(What you need to do): Output, word for word, every line from the start of the listing down to and including the line that contains "Researchers examined the behavior"; include nothing else.

(Information given):
——————

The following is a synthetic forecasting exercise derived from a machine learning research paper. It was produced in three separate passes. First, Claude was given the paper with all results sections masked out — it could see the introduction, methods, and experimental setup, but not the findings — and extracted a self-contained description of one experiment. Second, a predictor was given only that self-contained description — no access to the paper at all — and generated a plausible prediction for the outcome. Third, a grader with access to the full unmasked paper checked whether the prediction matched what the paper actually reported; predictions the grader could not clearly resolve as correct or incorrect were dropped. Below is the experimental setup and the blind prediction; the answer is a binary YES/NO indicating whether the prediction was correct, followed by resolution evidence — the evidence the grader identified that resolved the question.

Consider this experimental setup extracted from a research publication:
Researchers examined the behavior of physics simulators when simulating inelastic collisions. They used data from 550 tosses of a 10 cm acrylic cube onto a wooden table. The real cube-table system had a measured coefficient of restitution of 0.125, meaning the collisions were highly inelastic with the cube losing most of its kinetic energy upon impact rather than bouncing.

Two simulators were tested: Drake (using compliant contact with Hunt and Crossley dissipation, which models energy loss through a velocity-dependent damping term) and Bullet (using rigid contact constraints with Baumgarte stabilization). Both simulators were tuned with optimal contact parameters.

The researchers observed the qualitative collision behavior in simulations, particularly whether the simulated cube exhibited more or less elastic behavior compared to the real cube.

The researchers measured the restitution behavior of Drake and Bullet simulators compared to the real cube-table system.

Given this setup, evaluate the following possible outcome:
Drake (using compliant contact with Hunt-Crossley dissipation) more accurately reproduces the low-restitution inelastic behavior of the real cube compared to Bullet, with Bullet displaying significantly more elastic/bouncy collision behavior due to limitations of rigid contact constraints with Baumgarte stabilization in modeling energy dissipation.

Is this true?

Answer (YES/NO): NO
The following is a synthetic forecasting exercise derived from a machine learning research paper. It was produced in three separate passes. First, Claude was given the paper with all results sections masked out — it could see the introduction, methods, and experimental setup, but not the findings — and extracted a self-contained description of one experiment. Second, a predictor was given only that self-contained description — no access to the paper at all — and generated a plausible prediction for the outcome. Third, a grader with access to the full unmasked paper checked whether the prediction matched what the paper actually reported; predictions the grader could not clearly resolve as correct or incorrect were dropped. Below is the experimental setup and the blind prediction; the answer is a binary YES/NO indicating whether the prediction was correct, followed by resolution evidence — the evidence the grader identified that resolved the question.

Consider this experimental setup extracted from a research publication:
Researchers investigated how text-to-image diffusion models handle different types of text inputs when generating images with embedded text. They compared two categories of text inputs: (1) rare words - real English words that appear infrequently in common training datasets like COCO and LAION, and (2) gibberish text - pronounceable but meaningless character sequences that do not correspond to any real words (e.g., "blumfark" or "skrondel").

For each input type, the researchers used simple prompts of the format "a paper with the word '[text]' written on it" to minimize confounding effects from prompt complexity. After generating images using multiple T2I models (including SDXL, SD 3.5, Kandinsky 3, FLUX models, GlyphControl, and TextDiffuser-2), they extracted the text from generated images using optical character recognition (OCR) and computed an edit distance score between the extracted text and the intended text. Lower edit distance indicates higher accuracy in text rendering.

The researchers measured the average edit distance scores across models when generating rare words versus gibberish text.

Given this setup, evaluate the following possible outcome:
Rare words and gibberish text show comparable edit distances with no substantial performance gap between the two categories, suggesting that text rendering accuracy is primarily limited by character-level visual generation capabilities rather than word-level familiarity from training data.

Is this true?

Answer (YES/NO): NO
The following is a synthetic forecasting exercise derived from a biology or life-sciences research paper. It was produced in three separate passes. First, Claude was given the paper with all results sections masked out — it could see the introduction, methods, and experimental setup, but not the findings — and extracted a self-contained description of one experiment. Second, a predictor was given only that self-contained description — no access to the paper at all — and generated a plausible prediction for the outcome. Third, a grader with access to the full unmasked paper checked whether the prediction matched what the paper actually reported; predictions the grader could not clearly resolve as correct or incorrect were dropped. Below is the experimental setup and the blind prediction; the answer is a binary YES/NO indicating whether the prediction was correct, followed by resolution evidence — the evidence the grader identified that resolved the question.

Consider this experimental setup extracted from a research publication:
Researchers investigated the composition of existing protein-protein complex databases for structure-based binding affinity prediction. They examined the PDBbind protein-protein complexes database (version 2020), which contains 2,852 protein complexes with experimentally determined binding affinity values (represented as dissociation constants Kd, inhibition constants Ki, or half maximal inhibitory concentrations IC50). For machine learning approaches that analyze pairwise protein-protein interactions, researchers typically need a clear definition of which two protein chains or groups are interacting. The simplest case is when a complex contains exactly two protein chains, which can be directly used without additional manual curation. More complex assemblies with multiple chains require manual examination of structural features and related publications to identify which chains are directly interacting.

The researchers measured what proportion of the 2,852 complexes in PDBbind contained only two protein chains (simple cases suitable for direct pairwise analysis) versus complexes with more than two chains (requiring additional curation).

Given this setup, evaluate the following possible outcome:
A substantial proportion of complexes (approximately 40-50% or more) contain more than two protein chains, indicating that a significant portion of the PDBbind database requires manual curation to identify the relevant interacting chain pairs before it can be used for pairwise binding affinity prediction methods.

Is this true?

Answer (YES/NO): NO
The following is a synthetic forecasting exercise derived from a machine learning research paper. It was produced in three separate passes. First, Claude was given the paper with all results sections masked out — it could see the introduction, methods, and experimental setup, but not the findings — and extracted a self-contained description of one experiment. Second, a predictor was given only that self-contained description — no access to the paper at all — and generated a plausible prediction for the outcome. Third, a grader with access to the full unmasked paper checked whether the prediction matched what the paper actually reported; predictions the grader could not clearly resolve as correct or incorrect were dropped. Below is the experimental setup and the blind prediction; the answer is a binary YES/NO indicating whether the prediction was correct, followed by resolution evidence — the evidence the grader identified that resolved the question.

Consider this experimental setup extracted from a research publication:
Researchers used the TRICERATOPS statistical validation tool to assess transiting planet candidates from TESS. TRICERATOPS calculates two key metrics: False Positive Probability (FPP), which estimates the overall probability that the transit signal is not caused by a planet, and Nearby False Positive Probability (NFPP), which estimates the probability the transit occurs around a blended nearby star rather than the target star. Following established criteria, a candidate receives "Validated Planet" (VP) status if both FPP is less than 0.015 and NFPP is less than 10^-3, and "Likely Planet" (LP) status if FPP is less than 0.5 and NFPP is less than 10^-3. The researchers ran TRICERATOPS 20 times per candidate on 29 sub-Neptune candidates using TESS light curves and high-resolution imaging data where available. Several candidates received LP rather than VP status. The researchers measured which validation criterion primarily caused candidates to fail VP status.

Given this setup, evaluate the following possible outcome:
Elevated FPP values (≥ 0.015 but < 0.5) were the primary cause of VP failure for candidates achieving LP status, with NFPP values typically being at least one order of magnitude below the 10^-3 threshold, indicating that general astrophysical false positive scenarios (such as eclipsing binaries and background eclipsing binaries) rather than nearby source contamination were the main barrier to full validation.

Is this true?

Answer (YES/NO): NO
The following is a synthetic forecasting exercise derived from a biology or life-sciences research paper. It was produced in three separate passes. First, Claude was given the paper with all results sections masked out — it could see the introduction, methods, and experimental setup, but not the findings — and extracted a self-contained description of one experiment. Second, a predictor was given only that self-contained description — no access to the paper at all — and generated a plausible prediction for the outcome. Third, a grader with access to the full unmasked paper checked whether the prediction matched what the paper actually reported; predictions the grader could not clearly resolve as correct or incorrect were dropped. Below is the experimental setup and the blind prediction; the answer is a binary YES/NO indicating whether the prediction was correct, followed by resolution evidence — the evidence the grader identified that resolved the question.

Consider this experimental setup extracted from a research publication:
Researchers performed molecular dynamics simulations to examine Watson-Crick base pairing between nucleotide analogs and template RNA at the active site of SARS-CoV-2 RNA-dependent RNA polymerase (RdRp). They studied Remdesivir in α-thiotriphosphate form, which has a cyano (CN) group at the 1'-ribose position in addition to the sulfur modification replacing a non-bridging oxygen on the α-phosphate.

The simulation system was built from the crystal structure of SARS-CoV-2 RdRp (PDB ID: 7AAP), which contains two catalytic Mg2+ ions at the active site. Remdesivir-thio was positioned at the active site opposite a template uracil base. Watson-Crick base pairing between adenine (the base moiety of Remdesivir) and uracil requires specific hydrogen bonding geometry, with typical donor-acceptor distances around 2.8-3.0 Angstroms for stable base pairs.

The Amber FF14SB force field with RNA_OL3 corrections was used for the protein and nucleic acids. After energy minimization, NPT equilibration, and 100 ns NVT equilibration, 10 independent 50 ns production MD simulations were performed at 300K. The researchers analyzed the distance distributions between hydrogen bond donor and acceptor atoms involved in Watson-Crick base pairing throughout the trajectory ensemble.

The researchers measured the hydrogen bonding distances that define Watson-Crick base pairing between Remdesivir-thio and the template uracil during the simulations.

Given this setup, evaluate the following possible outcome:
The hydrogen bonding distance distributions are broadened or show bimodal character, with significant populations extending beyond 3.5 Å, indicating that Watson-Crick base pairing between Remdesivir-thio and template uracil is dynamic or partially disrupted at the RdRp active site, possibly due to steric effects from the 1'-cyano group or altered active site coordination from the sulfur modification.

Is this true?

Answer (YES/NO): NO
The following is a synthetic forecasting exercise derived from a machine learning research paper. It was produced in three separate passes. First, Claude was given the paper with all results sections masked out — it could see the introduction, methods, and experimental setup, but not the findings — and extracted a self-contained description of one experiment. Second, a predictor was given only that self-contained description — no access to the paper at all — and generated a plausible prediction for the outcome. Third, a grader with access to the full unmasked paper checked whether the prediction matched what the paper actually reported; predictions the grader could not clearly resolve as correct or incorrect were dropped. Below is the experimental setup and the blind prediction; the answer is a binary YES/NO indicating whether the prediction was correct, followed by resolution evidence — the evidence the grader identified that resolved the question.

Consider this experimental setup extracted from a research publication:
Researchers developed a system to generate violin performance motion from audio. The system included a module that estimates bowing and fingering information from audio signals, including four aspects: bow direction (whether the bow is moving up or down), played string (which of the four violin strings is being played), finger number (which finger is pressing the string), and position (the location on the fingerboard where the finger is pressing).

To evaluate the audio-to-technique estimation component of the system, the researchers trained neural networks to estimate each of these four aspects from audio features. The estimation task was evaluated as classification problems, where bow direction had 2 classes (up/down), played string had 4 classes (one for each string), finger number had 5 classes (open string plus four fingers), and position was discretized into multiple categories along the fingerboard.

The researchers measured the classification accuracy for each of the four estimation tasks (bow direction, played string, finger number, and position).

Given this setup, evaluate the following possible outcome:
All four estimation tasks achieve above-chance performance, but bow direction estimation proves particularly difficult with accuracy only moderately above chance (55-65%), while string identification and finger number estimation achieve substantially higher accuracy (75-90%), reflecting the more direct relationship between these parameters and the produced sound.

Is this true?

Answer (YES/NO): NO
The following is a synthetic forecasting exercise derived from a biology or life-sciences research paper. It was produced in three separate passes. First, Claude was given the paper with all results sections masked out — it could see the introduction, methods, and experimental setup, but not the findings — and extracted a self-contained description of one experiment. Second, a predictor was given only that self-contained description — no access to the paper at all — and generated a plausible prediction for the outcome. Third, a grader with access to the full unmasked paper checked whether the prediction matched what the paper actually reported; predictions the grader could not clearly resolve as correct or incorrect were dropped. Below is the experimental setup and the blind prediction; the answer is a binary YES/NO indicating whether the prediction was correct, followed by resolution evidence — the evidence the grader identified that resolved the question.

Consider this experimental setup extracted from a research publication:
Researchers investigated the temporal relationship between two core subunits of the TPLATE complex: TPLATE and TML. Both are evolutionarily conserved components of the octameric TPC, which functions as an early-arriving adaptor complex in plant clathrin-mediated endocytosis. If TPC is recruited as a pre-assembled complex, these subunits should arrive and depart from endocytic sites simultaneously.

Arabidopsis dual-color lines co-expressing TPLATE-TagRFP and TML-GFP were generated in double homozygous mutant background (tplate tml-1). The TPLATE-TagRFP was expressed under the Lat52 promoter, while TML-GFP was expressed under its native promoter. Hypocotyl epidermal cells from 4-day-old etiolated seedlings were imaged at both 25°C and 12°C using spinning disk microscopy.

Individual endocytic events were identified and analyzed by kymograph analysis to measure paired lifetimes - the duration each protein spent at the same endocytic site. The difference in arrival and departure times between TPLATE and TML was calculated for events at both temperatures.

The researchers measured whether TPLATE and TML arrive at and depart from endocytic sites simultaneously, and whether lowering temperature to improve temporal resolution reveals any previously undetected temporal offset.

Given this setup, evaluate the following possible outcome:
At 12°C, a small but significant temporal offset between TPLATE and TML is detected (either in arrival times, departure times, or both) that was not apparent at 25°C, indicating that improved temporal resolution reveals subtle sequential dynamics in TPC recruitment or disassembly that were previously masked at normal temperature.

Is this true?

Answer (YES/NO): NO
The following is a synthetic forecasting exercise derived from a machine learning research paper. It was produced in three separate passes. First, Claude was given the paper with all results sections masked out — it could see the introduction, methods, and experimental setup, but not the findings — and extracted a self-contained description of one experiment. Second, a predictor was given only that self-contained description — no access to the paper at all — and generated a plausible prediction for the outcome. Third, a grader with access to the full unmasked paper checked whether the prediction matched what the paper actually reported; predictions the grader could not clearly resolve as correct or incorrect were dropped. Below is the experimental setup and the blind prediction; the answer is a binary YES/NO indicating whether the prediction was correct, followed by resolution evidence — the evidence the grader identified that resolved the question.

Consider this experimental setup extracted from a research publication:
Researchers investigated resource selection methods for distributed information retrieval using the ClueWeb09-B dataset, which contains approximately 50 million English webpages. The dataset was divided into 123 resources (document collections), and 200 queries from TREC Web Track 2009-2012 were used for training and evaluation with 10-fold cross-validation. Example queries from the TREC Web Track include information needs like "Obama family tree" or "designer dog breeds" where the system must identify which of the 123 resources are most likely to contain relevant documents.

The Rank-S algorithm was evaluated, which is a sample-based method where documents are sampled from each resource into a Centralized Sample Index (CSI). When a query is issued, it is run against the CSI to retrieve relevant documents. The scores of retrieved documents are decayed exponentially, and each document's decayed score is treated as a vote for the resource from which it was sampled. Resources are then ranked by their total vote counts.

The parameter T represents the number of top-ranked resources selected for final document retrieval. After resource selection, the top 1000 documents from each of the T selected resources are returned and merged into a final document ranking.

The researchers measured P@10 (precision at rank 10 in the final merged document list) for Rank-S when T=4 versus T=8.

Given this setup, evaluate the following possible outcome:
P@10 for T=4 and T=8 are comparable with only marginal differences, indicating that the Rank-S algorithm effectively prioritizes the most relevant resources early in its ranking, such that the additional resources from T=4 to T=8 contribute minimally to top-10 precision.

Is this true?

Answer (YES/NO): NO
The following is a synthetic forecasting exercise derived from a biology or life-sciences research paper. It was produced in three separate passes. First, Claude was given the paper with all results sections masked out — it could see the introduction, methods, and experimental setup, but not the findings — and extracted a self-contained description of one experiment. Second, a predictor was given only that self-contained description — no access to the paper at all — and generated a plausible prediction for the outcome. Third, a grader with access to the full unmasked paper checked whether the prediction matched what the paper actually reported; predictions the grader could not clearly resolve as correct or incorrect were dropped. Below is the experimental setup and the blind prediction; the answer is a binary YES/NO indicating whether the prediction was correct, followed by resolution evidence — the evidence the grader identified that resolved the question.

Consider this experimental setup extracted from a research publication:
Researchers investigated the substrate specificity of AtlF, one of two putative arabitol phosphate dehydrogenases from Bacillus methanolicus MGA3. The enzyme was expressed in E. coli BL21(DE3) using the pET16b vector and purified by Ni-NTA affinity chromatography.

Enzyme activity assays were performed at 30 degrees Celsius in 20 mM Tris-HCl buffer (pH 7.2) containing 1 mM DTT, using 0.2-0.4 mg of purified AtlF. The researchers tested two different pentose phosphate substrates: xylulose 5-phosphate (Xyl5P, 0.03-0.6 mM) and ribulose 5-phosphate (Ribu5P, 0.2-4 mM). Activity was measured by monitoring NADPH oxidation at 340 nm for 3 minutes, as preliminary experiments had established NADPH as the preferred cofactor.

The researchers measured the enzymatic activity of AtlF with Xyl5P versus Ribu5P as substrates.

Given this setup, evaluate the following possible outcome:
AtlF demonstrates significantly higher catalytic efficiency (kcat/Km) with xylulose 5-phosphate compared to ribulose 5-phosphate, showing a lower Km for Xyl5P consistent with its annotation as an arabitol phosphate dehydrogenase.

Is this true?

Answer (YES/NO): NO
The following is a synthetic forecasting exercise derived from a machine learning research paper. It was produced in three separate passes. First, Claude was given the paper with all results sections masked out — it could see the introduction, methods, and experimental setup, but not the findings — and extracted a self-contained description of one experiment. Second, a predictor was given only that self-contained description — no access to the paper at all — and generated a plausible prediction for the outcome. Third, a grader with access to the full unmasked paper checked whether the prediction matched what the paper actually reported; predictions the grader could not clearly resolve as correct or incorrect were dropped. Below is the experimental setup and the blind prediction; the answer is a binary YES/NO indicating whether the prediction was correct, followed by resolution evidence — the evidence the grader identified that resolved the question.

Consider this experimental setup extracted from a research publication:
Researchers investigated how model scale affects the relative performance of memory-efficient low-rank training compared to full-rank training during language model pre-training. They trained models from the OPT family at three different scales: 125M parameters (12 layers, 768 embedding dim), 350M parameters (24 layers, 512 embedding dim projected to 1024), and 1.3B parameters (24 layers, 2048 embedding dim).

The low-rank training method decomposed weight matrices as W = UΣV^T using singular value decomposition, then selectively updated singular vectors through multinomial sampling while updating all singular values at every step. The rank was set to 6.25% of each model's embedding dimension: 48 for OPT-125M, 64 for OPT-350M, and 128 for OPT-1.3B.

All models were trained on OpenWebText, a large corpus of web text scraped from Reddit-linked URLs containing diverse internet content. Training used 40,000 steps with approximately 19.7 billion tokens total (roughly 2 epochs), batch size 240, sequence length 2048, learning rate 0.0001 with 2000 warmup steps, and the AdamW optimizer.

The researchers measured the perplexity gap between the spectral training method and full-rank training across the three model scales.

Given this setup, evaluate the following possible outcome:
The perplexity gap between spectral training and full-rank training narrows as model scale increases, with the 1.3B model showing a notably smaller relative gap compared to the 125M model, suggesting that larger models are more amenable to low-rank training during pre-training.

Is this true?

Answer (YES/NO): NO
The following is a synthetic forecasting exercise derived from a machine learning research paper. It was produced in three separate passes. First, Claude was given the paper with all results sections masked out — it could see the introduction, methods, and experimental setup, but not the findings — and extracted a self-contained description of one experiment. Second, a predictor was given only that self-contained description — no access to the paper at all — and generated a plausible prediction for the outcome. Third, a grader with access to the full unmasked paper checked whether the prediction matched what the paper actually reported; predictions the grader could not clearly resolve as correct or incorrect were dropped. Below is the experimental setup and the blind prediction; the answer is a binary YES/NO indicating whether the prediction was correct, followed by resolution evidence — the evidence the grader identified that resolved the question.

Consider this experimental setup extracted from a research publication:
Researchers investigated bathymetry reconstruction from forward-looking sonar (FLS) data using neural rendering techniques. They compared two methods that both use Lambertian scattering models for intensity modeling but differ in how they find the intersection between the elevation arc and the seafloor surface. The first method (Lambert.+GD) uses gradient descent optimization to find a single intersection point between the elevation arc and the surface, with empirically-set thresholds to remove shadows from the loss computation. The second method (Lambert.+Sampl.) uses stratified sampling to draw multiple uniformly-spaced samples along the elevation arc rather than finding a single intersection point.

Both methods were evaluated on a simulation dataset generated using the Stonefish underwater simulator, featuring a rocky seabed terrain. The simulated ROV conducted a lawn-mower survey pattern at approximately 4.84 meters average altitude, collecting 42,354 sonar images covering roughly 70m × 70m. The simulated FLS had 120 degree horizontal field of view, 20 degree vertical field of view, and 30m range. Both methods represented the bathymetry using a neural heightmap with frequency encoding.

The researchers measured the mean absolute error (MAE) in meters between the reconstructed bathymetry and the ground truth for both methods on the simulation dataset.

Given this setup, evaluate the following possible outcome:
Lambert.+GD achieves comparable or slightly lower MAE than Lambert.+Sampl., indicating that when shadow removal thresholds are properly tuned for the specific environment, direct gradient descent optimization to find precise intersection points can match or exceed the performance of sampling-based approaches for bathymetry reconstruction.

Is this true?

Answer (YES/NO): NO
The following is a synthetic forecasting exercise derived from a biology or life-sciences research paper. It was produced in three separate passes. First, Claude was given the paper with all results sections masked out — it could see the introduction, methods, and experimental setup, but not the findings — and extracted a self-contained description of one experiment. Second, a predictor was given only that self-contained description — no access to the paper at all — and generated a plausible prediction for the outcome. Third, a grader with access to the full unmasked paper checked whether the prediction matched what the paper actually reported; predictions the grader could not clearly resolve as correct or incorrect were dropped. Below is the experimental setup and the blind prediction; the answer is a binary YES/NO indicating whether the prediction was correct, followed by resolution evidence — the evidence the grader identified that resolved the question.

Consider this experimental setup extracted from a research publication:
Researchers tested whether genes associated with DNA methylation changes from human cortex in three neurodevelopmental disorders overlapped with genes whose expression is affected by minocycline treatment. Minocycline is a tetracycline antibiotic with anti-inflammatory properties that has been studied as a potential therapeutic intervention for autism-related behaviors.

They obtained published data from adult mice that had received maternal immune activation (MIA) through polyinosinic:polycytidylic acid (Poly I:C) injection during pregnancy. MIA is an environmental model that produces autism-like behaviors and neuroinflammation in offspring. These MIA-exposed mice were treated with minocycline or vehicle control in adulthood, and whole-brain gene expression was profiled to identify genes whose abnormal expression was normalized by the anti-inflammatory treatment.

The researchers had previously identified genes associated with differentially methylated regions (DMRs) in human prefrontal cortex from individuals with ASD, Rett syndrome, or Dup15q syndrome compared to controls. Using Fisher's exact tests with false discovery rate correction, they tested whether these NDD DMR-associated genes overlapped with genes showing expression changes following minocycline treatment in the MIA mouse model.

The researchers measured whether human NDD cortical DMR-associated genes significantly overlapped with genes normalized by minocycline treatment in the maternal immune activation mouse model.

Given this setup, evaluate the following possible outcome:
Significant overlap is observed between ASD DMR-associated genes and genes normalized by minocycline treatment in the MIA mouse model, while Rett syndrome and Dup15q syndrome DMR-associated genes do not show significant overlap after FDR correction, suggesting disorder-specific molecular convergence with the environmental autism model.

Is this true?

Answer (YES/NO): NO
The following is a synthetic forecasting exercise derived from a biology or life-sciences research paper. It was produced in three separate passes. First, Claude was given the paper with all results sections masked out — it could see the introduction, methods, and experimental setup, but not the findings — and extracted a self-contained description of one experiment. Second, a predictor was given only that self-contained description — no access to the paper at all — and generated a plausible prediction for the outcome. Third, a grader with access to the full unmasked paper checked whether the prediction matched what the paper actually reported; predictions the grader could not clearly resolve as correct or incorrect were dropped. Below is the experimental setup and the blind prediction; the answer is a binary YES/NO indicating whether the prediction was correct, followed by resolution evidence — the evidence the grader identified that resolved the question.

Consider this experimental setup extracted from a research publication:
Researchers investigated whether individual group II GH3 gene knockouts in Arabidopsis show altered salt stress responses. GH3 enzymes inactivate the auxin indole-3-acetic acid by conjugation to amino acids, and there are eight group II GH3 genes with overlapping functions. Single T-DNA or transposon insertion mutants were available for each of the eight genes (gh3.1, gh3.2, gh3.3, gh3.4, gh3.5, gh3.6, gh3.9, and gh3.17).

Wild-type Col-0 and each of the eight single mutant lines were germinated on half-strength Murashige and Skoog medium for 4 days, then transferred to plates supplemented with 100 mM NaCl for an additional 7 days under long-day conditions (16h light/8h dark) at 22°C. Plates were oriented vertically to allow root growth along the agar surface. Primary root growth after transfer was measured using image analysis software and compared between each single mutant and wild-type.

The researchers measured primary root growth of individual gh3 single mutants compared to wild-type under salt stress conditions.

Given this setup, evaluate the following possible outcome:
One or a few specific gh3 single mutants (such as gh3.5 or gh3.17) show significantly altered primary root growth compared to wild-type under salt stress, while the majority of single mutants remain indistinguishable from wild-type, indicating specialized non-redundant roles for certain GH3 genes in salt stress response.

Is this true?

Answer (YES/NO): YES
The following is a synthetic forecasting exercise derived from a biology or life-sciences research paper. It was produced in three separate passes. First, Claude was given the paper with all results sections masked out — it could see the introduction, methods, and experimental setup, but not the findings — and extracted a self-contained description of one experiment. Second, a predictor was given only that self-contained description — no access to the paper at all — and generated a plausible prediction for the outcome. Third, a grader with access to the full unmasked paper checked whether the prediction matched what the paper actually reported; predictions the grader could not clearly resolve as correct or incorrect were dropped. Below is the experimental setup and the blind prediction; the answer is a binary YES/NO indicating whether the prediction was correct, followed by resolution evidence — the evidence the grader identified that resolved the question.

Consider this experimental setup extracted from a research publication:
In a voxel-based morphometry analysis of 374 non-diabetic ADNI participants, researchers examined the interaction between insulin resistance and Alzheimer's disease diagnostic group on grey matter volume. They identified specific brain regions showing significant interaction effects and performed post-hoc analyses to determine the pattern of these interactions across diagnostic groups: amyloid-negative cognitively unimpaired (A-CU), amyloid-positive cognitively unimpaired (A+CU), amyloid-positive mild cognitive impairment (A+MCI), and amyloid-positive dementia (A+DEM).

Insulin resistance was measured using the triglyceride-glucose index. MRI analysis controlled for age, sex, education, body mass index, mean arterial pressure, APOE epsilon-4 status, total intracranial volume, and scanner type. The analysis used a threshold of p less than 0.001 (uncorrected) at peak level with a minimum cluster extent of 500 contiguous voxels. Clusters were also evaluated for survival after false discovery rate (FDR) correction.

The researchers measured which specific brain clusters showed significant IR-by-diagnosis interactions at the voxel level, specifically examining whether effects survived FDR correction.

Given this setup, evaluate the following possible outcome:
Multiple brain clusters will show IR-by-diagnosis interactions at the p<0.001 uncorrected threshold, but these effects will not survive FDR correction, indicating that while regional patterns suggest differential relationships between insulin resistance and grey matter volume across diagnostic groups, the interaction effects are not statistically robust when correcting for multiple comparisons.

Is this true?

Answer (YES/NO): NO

——————

(Expected answer):
The following is a synthetic forecasting exercise derived from a machine learning research paper. It was produced in three separate passes. First, Claude was given the paper with all results sections masked out — it could see the introduction, methods, and experimental setup, but not the findings — and extracted a self-contained description of one experiment. Second, a predictor was given only that self-contained description — no access to the paper at all — and generated a plausible prediction for the outcome. Third, a grader with access to the full unmasked paper checked whether the prediction matched what the paper actually reported; predictions the grader could not clearly resolve as correct or incorrect were dropped. Below is the experimental setup and the blind prediction; the answer is a binary YES/NO indicating whether the prediction was correct, followed by resolution evidence — the evidence the grader identified that resolved the question.

Consider this experimental setup extracted from a research publication:
Researchers examined the behavior of physics simulators when simulating inelastic collisions. They used data from 550 tosses of a 10 cm acrylic cube onto a wooden table. The real cube-table system had a measured coefficient of restitution of 0.125, meaning the collisions were highly inelastic with the cube losing most of its kinetic energy upon impact rather than bouncing.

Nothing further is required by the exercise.